Several seconds later, Mr. Talbert said he started lowering Owen to get him clear of the steel and ready for the stunt. At that time, he said Owen had reached into his chest area, perhaps to adjust his cape. Mr. Talbert said he could not see the release line or if Owen grabbed the line because it was covered by the cape and that Owen seemed to be grabbing at the cape.
Mr. Talbert said that suddenly, and without warning, the shackle released, and Owen fell. He said that Owen fell for more than five seconds before hitting the ring and that he did not say anything as he fell. Mr. Talbert speculated that Owen was attempting to move his cape out of the way and grabbed the release line by mistake. Mr. Talbert said that the only person on the catwalk other than Owen and himself was a building rigger named Scott."
5/23/99 – "After the catwalk inspection, I asked the crime scene technicians if I could also photograph the harness. They said that had been left at the lab, and they then received authorization from the detective in charge to take me to the lab and let me photograph the harness.
I followed the police to their office. [One of the officers] brought the harness from the lab to an office area where I photographed it.

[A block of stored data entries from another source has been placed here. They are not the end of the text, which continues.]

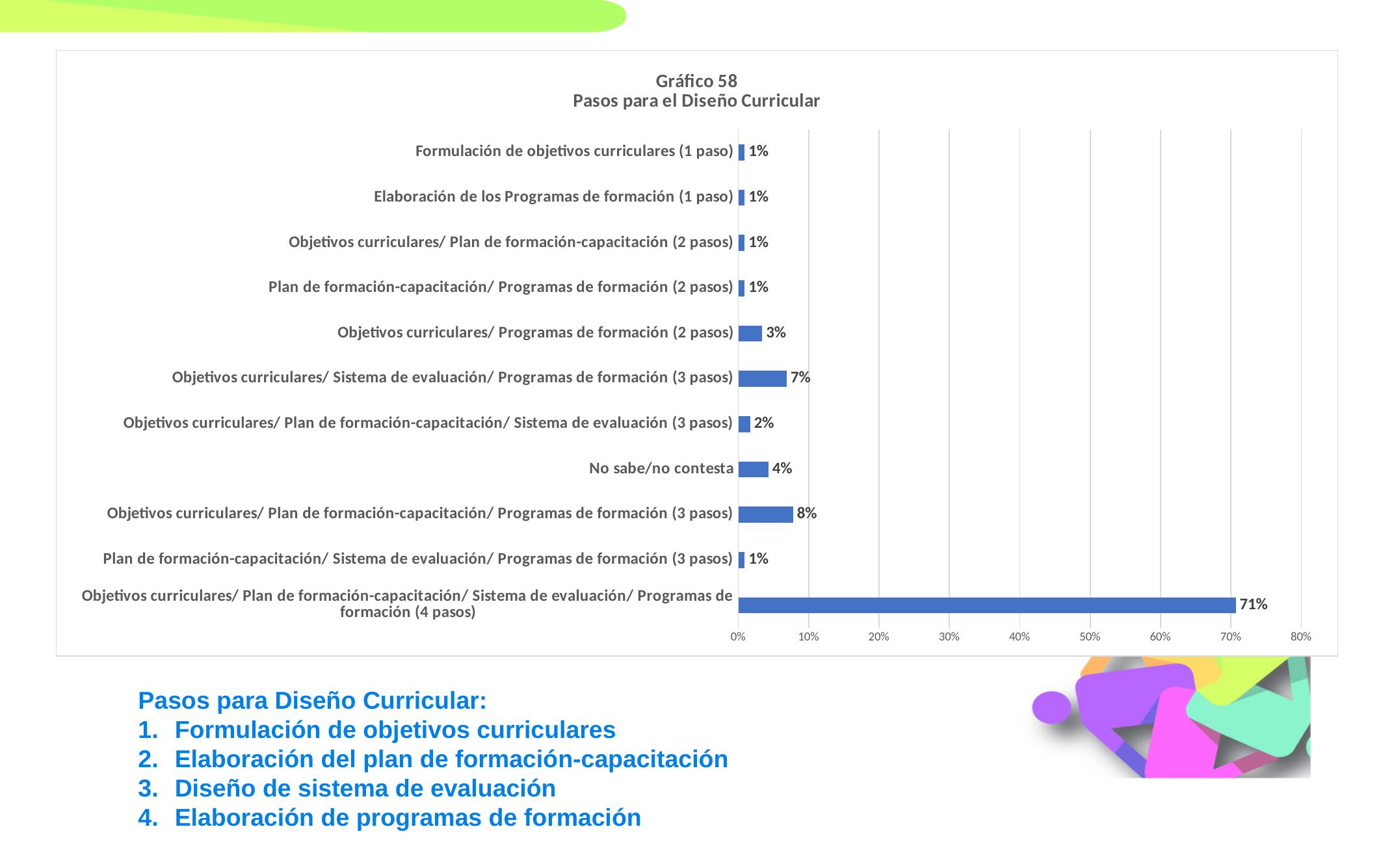
What is the value for 'Objetivos curriculares/ Plan de formación-capacitación/ Sistema de evaluación (3 pasos)'? 2% Which is larger: the value for 'No sabe/no contesta' or the value for 'Objetivos curriculares/ Programas de formación (2 pasos)'? No sabe/no contesta What is the value for 'Objetivos curriculares/ Plan de formación-capacitación/ Sistema de evaluación/ Programas de formación (4 pasos)'? 71% What kind of chart is shown on the slide? bar chart Which category has the highest value? Objetivos curriculares/ Plan de formación-capacitación/ Sistema de evaluación/ Programas de formación (4 pasos) What is the title of the chart? Gráfico 58 Pasos para el Diseño Curricular What is the value for 'Objetivos curriculares/ Sistema de evaluación/ Programas de formación (3 pasos)'? 7% What is the value for 'Objetivos curriculares/ Programas de formación (2 pasos)'? 3% What is the difference between the value for 'Objetivos curriculares/ Plan de formación-capacitación/ Programas de formación (3 pasos)' and the value for 'Objetivos curriculares/ Sistema de evaluación/ Programas de formación (3 pasos)'? 1% What is the value for 'No sabe/no contesta'? 4% How many categories are shown in the chart? 11 Is the value for 'Objetivos curriculares/ Plan de formación-capacitación/ Sistema de evaluación/ Programas de formación (4 pasos)' greater or less than 60%? greater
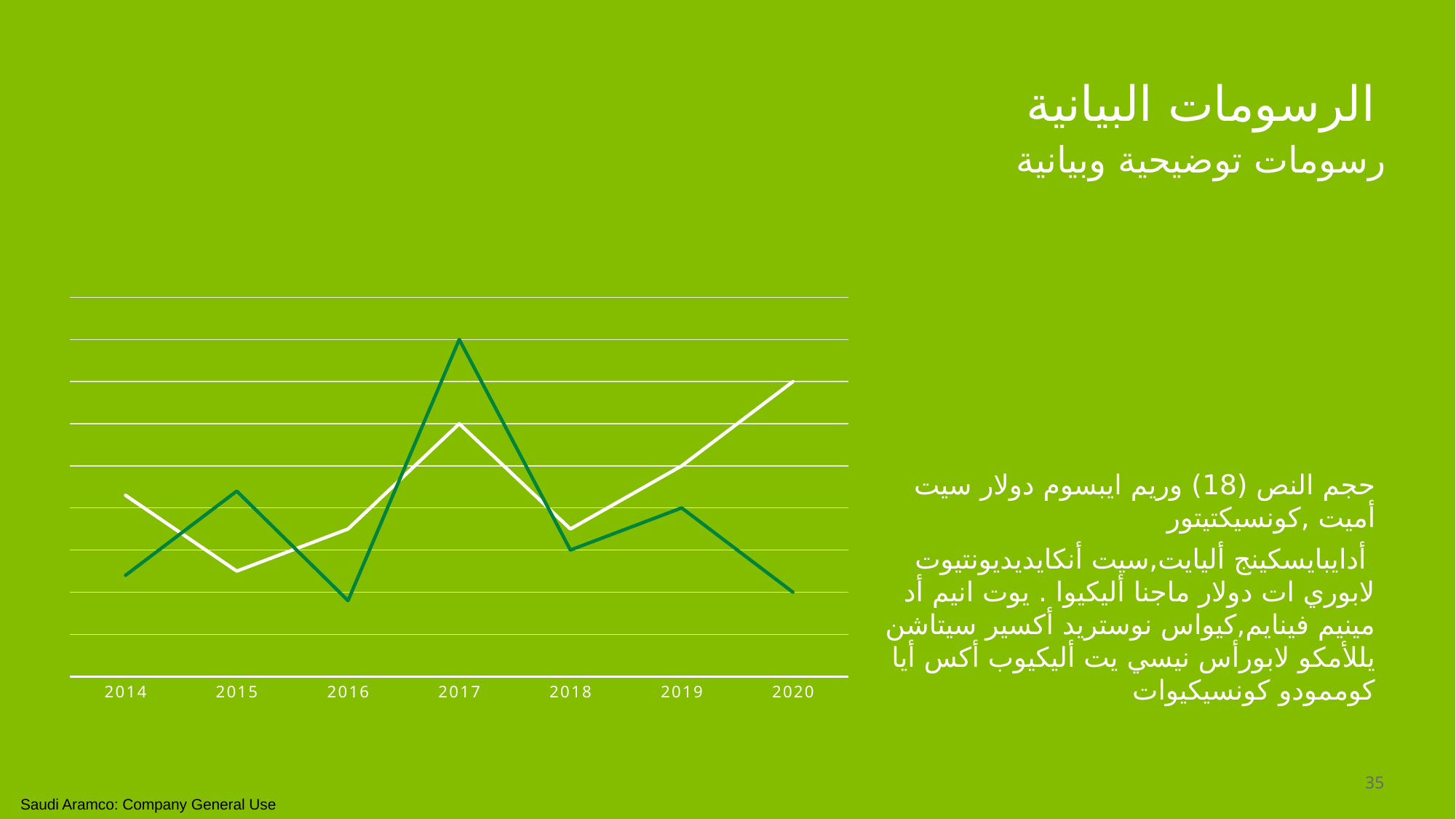
In 2017, which line is higher, the white line or the dark green line? The dark green line Does the dark green line rise or fall from 2019 to 2020? Fall In 2020, which line is higher, the white line or the dark green line? The white line How many lines are plotted on the chart? 2 In 2014, which line is higher, the white line or the dark green line? The white line How many years are shown on the x axis of the chart? 7 In which year does the dark green line reach its highest point? 2017 What is the first year shown on the x axis of the chart? 2014 Does the white line rise or fall from 2019 to 2020? Rise What kind of chart is shown on the slide? Line chart In which year does the white line reach its lowest point? 2015 In which year does the white line reach its highest point? 2020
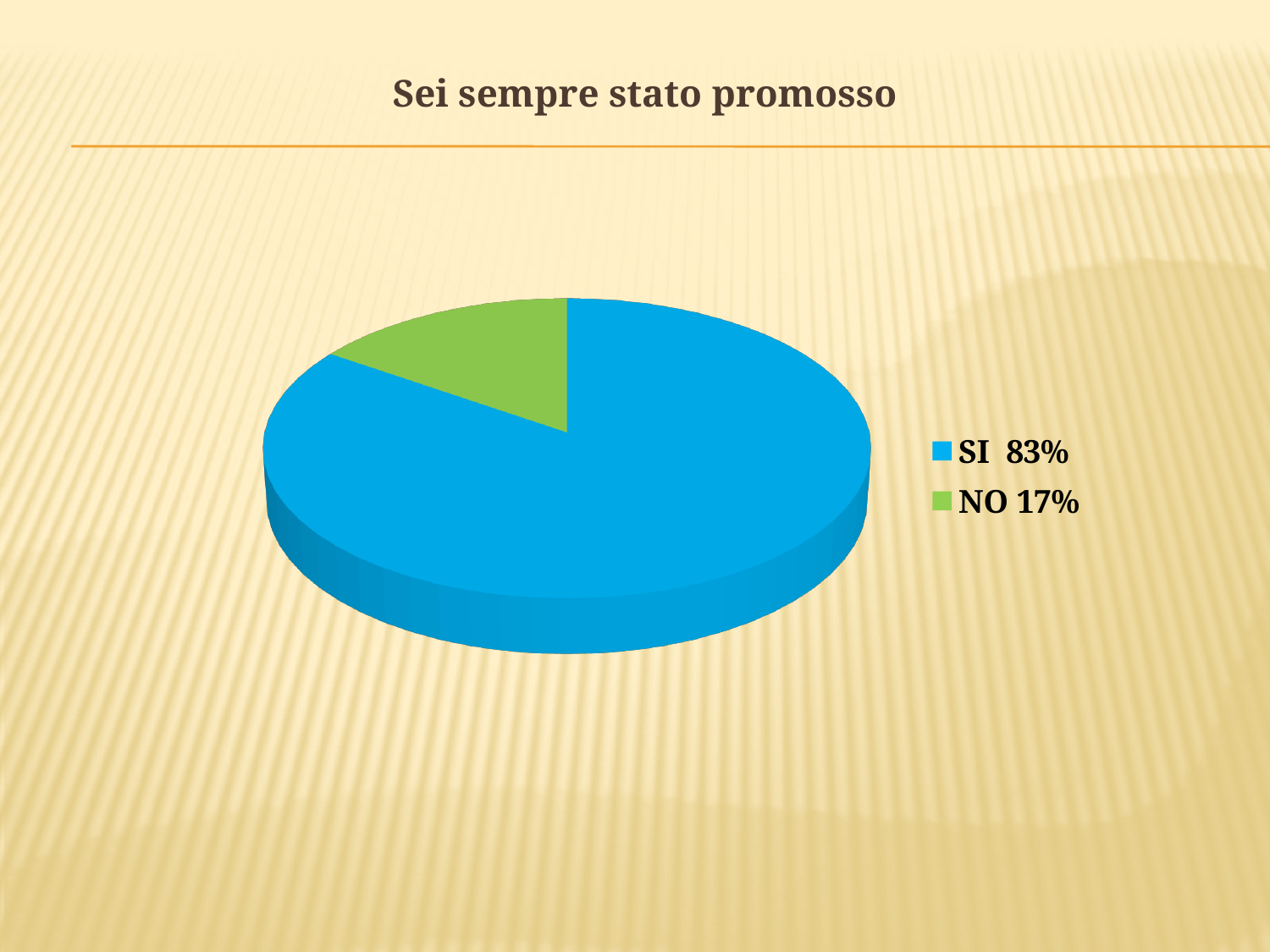
What is the title of the chart? Sei sempre stato promosso What colour is the slice for NO? green Which is larger, the share for SI or the share for NO? SI What kind of chart is shown on the slide? pie chart What share of the pie does NO represent? 17% How many entries does the legend list? 2 What is the difference in percentage points between SI and NO? 66 How many categories are shown in the pie chart? 2 Which category has the smallest slice of the pie? NO What share of the pie does SI represent? 83% Which category has the largest slice of the pie? SI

I recognized the harness as the same one Owen had been wearing earlier in the day. The harness had been cut at the leg straps and the vertical lift webs. Other than the cuts, it appeared to be in new condition. There was no tape visible on the front or back of the harness."
5/24/99 – "I started the day by visiting a marine supply store on my way to St. Louis. I purchased a shackle, a snap shackle, a ring, and some rope line. I assembled the components in the same way the rigging had been set for Owen so I could easily explain to Vince McMahon what had happened. The cost of the hardware was 52.12."
"When I arrived in St. Louis at about 11:00 AM, I handed the two rolls of print film to [a WWF staffer] who had a production runner take the film to Wolf Camera for processing. The runner returned the processed film at approximately 1:30 PM."
"When I had the prints back, I met briefly with Vince McMahon. He was distraught and not interested in a detailed briefing of the rigging, nor was he interested in a demonstration of how a snap shackle works or looking at the photographs. I gave him a quick briefing that concluded Owen most likely activated the release himself either when moving his cape or while clutching his harness."